To me being the chief resident is a great privilege and represents the culmination of years of hard work. As an international medical graduate, the road to residency was a long and arduous one, but through dedication and a little bit of luck I was able to beat the odds. I would equate me being the chief resident in my home program to a young athlete that gets drafted to compete for his hometown team and then gets named captain. It is a privelge, an honour and a dream come true.
What about your day-to-day work makes you most excited and/or the most anxious?
What makes me most excited about my day-to-day work is having the opportunity to teach and mentor medical students, but what makes me anxious is knowing that in about one year’s time residency will be over and I have no idea what the future will bring.

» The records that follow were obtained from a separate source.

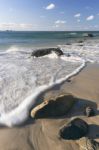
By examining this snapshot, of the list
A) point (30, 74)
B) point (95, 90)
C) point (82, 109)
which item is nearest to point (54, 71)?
point (30, 74)

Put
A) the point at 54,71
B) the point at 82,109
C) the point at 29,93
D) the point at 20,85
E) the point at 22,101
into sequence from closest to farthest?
1. the point at 82,109
2. the point at 22,101
3. the point at 29,93
4. the point at 20,85
5. the point at 54,71

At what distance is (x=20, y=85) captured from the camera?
7012 mm

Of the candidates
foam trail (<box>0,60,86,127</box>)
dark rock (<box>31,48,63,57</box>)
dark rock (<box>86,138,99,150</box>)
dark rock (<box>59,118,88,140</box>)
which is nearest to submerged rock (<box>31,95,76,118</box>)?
foam trail (<box>0,60,86,127</box>)

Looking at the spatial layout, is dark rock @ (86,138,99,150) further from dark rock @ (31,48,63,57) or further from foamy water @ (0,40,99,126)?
dark rock @ (31,48,63,57)

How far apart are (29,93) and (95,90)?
1.94 metres

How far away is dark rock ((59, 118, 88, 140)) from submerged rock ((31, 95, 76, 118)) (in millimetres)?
731

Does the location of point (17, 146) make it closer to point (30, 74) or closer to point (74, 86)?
point (74, 86)

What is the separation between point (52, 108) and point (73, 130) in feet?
3.28

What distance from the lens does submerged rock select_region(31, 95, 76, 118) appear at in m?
4.89

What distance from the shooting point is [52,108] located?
496 centimetres

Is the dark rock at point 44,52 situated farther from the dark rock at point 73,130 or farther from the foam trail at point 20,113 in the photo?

What would your fellow residents find most surprising about you?
I think my fellow residents would find that prior to starting residency, I worked at Romano’s Specialty Meats & Italian Deli in Amherstburg for 12 years.
What might be more surprising is that even during my medical school years in Ireland, every Christmas break and summer vacation, instead of taking time off, I would show up for my shift every day until it was time to go back to school. I believe that my time there helped shape me into the young doctor I am today.
If you could have one super power, what would it be and why?
If I could have one super power it would be power mimicry. Mastering this super power would enable me to absorb and master all the super powers, with my two favourites being atomkinesis and healing. With atomkinesis I could make every day a perfect day, and with my healing powers my on-call shifts would be a breeze.